### EXERCISE INSTRUCTIONS
Copy out the data word for word, starting at the line that contains "What is the" and ending with the last line of the data.

[BEGIN]

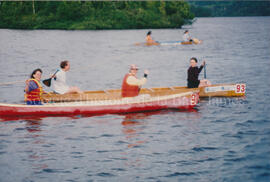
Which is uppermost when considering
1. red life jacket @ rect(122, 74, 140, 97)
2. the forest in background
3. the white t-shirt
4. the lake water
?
the forest in background

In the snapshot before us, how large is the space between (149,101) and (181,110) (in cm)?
147

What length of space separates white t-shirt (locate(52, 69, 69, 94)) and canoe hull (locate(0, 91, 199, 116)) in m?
1.02

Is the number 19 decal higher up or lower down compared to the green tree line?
lower down

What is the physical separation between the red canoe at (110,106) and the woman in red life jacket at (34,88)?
31 centimetres

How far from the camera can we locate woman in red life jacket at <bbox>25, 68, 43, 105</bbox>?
15.5 m

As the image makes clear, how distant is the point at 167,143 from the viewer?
1288 cm

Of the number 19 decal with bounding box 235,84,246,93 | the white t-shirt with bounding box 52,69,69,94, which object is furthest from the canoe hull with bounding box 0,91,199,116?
the number 19 decal with bounding box 235,84,246,93

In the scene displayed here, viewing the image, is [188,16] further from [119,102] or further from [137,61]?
[119,102]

[END]

### EXERCISE OUTPUT
What is the physical separation between the red canoe at (110,106) and the woman in red life jacket at (34,88)?
31 centimetres

How far from the camera can we locate woman in red life jacket at <bbox>25, 68, 43, 105</bbox>?
15.5 m

As the image makes clear, how distant is the point at 167,143 from the viewer?
1288 cm

Of the number 19 decal with bounding box 235,84,246,93 | the white t-shirt with bounding box 52,69,69,94, which object is furthest from the canoe hull with bounding box 0,91,199,116?
the number 19 decal with bounding box 235,84,246,93

In the scene displayed here, viewing the image, is [188,16] further from [119,102] or further from [137,61]?
[119,102]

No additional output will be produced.